Along the way, Jason fell in love and had a daughter, Gianna, who’s now 17. He proudly posted videos of her singing on Facebook. Their shared traditions were sacred. Every year, he would escort Gianna to her school’s father-daughter dance. He would take her whitewater rafting, sledding and ice skating on New Year’s Eve. They went to Salem, MA every year together to celebrate Halloween. At that time of year, Jason’s humor would be on full display as he hung ghouls in the trees around his house and tramped through hayrides and haunted houses.

Jason and Gianna at the town beach in Charlestown, RI around 2010.
Jason and Gianna at the town beach in Charlestown, RI around 2010. Photo courtesy of Lori Dorsey.

In the warmer months, Jason and Gianna enjoyed time together at the beach. His mother and stepfather would go to the Charlestown Town Beach every Sunday. They always sat in the same spot and Jason and Gianna would come down and surprise them. As soon as he got to the beach, he would head straight into the waves, sending Gianna or his two nephews cannonballing off his shoulders.

Jason also loved giving his time to others—family members, friends and even strangers. After snowstorms, he would show up at his mom’s house and shovel for her.

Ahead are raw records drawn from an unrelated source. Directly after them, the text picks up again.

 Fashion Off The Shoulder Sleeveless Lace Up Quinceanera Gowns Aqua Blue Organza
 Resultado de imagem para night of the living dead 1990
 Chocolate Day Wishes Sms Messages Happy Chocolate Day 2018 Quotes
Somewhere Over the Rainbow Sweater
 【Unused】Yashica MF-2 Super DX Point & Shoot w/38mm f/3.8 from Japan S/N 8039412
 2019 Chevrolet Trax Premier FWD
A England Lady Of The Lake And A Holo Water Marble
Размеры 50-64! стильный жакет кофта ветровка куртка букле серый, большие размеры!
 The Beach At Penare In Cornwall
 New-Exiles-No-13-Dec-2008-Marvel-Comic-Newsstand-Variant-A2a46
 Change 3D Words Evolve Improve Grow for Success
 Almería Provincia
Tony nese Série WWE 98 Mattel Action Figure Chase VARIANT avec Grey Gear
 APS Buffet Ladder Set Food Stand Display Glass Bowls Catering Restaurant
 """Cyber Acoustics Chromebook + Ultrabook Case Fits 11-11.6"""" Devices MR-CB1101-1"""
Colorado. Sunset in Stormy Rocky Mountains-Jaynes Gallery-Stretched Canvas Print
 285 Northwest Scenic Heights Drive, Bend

And after her knee replacement, he drove her to dozens of physical therapy appointments.

As an adult, he would accompany his mother every week to addiction support group meetings. Both during his life and after his death, person after person would stand up at these self-help meetings and describe how Jason had helped them get sober, how he would talk with them on the phone all night if they were in need.

In his late thirties, Jason got a job working overnight shifts at a men’s residential drug treatment program. He invested so much effort in helping others recover from addiction that neither Lori, who, by that point, had become a licensed addiction specialist, nor his colleagues realized that Jason still needed help himself.

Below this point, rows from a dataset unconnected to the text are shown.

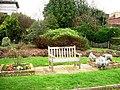 Kensal Green Cemetery - geograph.org.uk - 893087.jpg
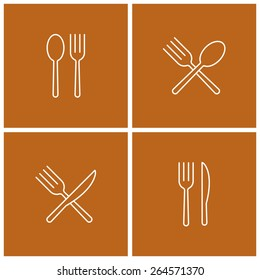 spoon fork knife thin line icon set
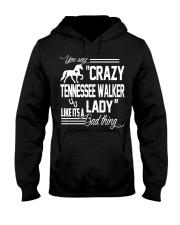 Tennessee Walking Horse Hooded Sweatshirt thumbnail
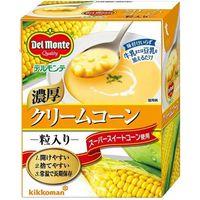 キッコーマン食品 「業務用」クリームコーン(粒入り) 24パック:380G(直送品)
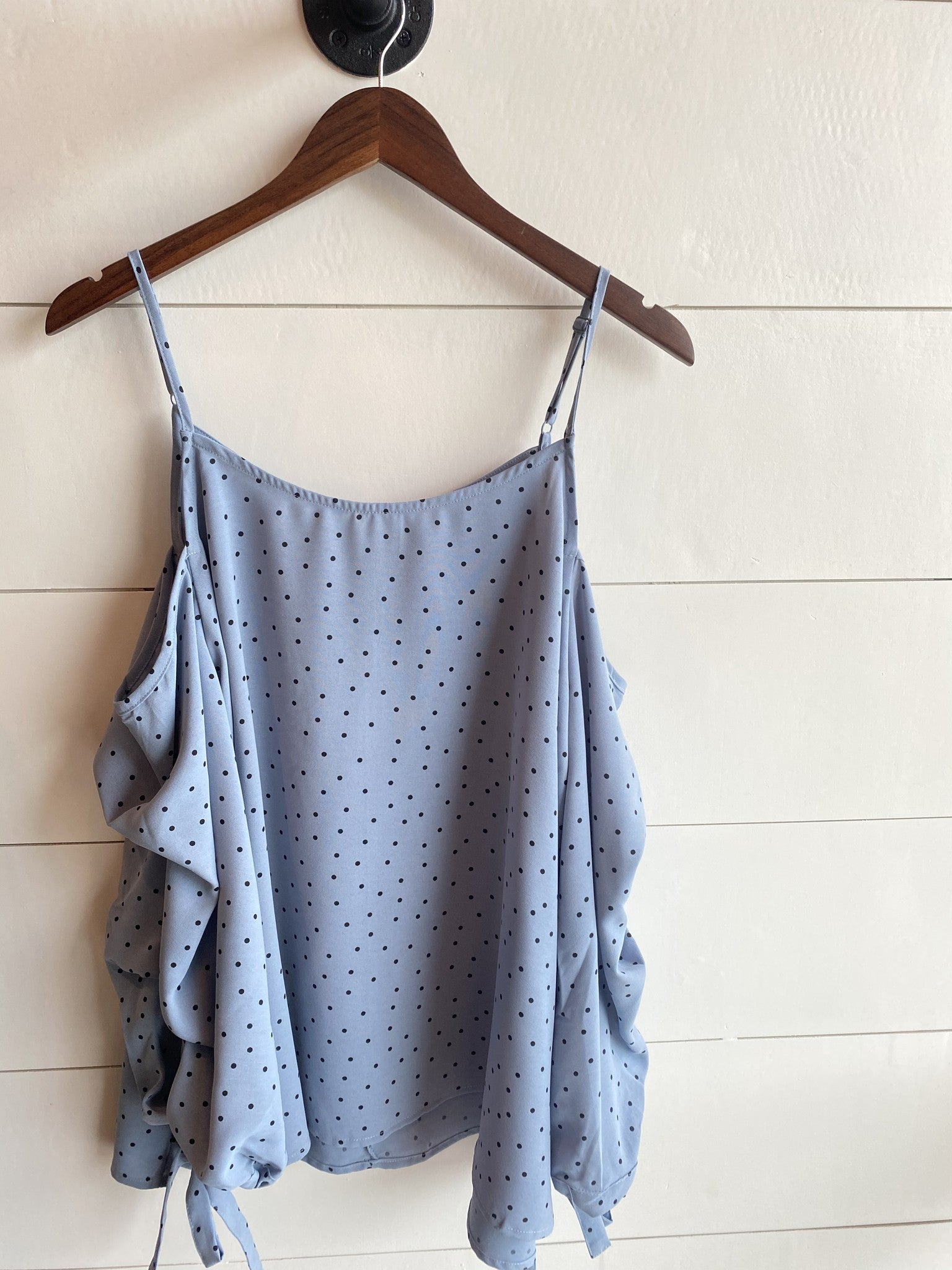 Polka Dot Bubble Sleeve Cold Shoulder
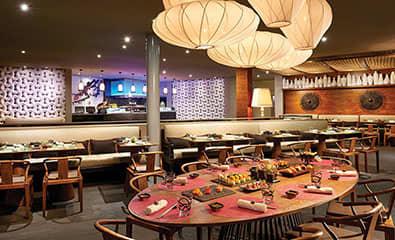 The Fives Beach Hotel - OKA Sushi Bar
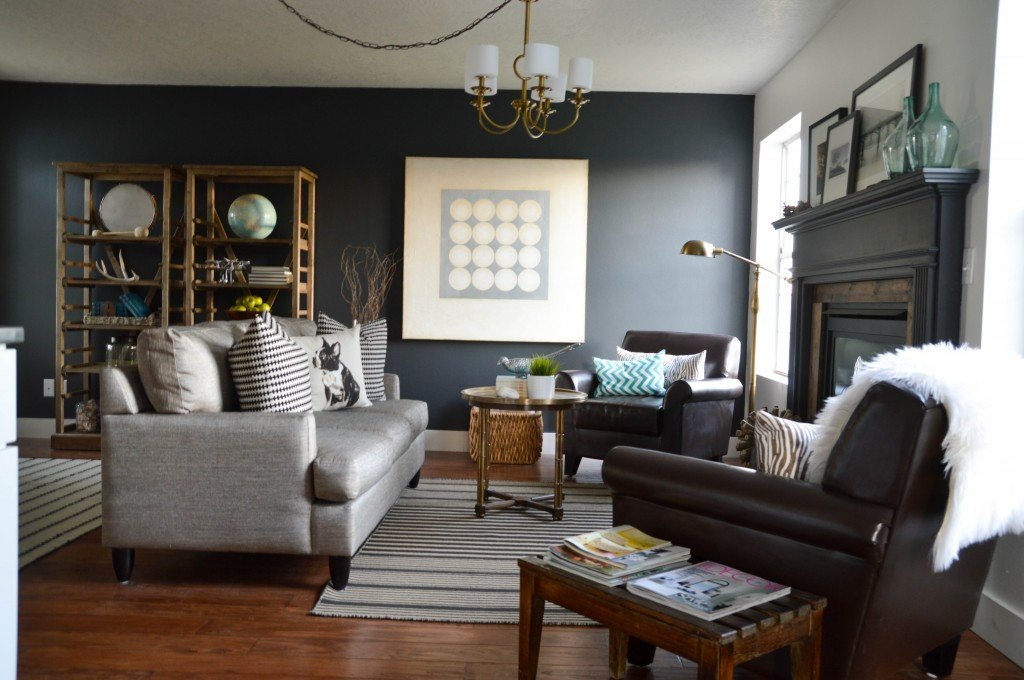 Vintage Modern Living Room Decorating Ideas Inspirational ask An Expert Mandi Gubler Part 2 the Interior Collective
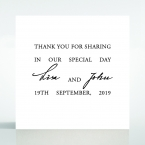 Love Letter gift tag DF116105-YW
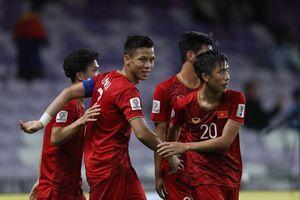 Tuyển Việt Nam chính thức vào vòng đấu loại trực tiếp nhờ hơn hệ số fair-play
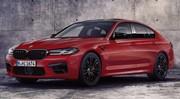 Restylage : un coup de eye-liner pour la BMW M5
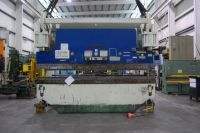 CNC Hydraulic Press Brake CINCINNATI 350 CBX 12 FT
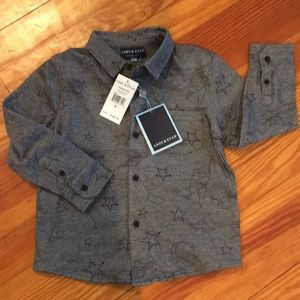 Andy & Evan Galaxy knit button down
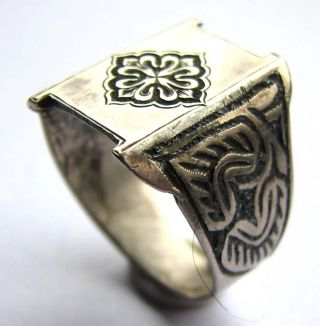 Fine Late Medieval Silver Neillo Ring - Floral Cross Bezel Plate - 17th Century photo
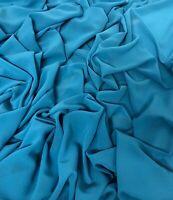 "1 METER BLUE CREPE GEORGETTE CHIFFON DRESS BLOUSES BRIDAL FABRIC 58"" WIDE"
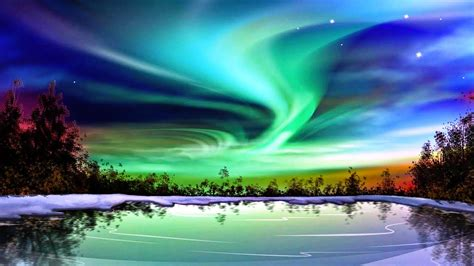 Where Is The Light spirit meaning of the northern lights canada story of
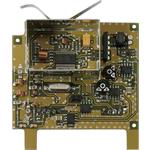 Wisi Pilot-Detektor VX 58 0855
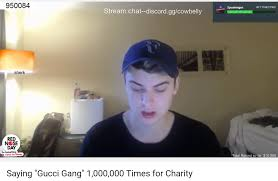 Charity Meme - saying gucci gang 1 000 000 times for charity lil pump gucci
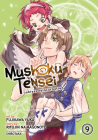 Mushoku Tensei: Jobless Reincarnation (Manga) Vol. 9 Cover Image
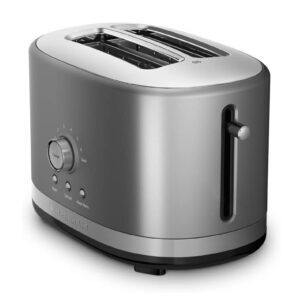KitchenAid 2-Slice Toaster with High-Lift Lever – Price Drop – $54.99 (was $69.99)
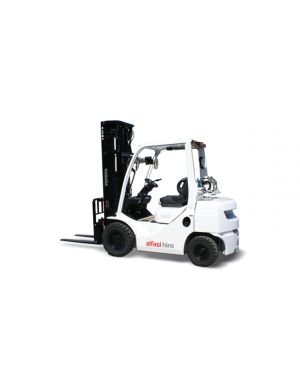 2.5T 6M MAST GAS FORKLIFT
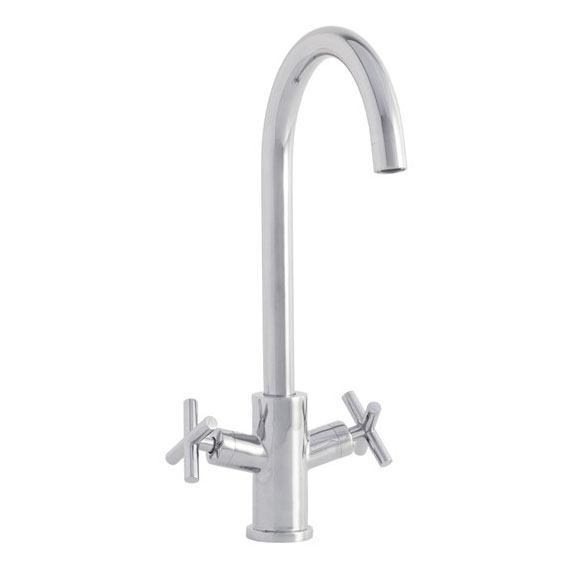 Astracast Valiant Polished Stainless Steel Tap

Lori’s not sure how many years he had remained sober, but when he had clearly relapsed at age 39, Jason sought help. He rejoined self-help groups and went to a detox program. After the program ended, in late January of 2017, he needed surgery for a gallbladder attack. Though Lori warned the surgeon not to prescribe him opioids, he was given a full prescription anyway.

Four months after his fortieth birthday, on April 26, 2017, Jason overdosed on heroin in his home in West Warwick. He left behind hundreds of mourners, including those he had mentored in the gym business, those he had helped get sober and a shocked and devastated family. Among the scores of them who couldn’t fit inside the funeral, some honored Jason by holding 12-step meetings on the Chapel lawn.

Jason and baby Gianna at Quonochontaug Beach.
Jason and baby Gianna at Quonochontaug Beach. Photo courtesy of Lori Dorsey.